(517f) CO-Delivery of Paclitaxel and Imatinib By PEG Derivatized NLG Carrier As Enhanced Immunochemotherapy

Indoleamine 2,3-dioxygenase (IDO), which catalyzes the initial and rate-limiting step in the tryptophan catabolism along the kynurenine pathway, is an immunosuppressive enzyme that can lead to T cell anergy, apoptosis and potential induction of regulatory T cells (T_reg cells). The consideration of IDO has driven the development of several IDO inhibitors including NLG919, an immunotherapy drug that targets IDO with high efficacy, into the clinical trial for treating solid tumor. Immunochemotherapy that combines the chemotherapeutic agents with the immune checkpoint inhibitors represents one of attractive strategies for cancer treatment. Previously, our group has developed a PEG_2K-Fmoc-NLG micellar system that can effectively deliver anticancer drug Paclitaxel (PTX) and showed enhanced effect with chemotherapy to inhibit tumor growth. NLG is known as an enzymatic inhibitor of IDO, but due to the feedback mechanism, the decrease of enzymatic metabolites would lead to the up-regulation of IDO expression. For long-term treatment, increased dose of this formulation would be necessary to maintain the same effect for treating cancer. Meanwhile, we also found PTX itself could up-regulate IDO mRNA expression. Hence we screened out another anti-cancer drug Imatinib (Gleevec®) which shows a down-regulation effect on IDO expression and developed a PEG_5K-(Fmoc-NLG)₂ prodrug carrier for effective co-delivery of Paclitaxel and Imatinib.

* **ENTRIES SHOWN**

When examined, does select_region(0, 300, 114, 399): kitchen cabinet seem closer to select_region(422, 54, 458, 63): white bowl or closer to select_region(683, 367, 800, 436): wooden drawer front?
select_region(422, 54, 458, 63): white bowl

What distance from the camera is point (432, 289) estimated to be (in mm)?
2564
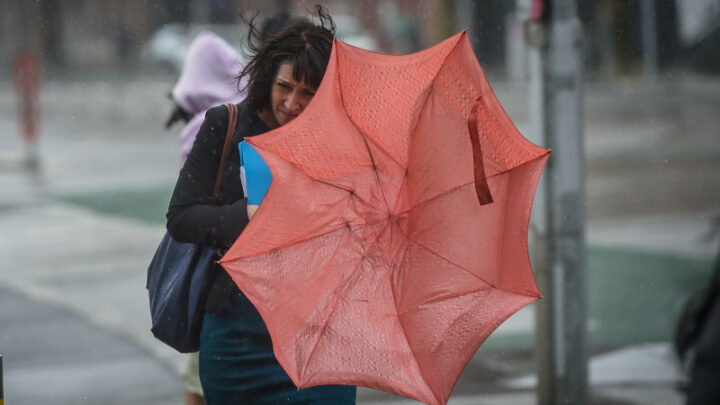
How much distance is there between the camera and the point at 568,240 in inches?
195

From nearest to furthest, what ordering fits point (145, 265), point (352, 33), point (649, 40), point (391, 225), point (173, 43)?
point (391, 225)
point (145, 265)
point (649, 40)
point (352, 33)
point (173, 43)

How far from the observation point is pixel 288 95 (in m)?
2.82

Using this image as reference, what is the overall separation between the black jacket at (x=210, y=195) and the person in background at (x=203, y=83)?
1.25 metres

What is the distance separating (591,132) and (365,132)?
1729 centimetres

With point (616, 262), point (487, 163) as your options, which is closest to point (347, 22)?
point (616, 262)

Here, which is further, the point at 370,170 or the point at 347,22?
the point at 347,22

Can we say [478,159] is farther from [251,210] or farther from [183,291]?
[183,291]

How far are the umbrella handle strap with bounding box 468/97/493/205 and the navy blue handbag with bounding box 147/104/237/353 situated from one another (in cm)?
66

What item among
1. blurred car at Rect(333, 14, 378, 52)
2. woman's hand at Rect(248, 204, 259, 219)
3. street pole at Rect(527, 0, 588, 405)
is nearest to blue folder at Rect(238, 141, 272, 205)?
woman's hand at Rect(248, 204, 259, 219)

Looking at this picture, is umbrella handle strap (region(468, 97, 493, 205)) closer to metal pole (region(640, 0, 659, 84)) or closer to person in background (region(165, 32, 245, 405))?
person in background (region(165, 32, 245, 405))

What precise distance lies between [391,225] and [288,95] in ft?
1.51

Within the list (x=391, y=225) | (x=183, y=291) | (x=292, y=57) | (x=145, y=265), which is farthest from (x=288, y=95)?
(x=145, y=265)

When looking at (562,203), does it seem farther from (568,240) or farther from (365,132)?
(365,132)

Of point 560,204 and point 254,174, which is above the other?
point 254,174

* **DIRECTIONS FOR THIS TASK**
Carry on the passage about co-delivering paclitaxel and imatinib with a PEG-derivatized NLG carrier, picking up right after its final sentence.

* **RESPONSE FOR THIS EXERCISE**
In this study, we have developed a simple and dual-functional nanomicellar system that consists of NLG-based hydrophobic domain, a PEG hydrophilic segment and a drug-interactive Fmoc motif. In addition to significantly enhancement of drug loading capacity and formulation stability, our improved PEG_5K-(Fmoc-NLG)₂ system also ensured the effective co-delivery of the prodrug PEG-NLG and two anti-cancer agents PTX and IMA to the targeted tumor site. The rapid release of PTX could mediate the killing of tumor cells and/or cause direct effect on immune cells, which resulted in enhanced antigen presentation that lead to immune response. Meanwhile, the slow release of NLG919 from the prodrug facilitated the immune response by preventing or slowing down the development of IDO-induced immune escape. More importantly, the release of IMA blocked IDO at the level of gene expression, which further sustained or enhanced the magnitude of immune response. No synergism has been found in the combination of PTX and IMA in inhibiting tumor cell proliferation in vitro. However, we observed an enhanced anti-tumor activity of PTX+IMA loaded PEG_5k-(Fmoc-NLG)₂ micellar system in an immunocompetent mouse model, which suggests that the efficacy of IMA might come from its immune-stimulatory effect. Indeed, it seems to be bright for combining IDO inhibitors and targeted drugs, which can interfere with immune escape pathways as enhanced immunochemotherapy.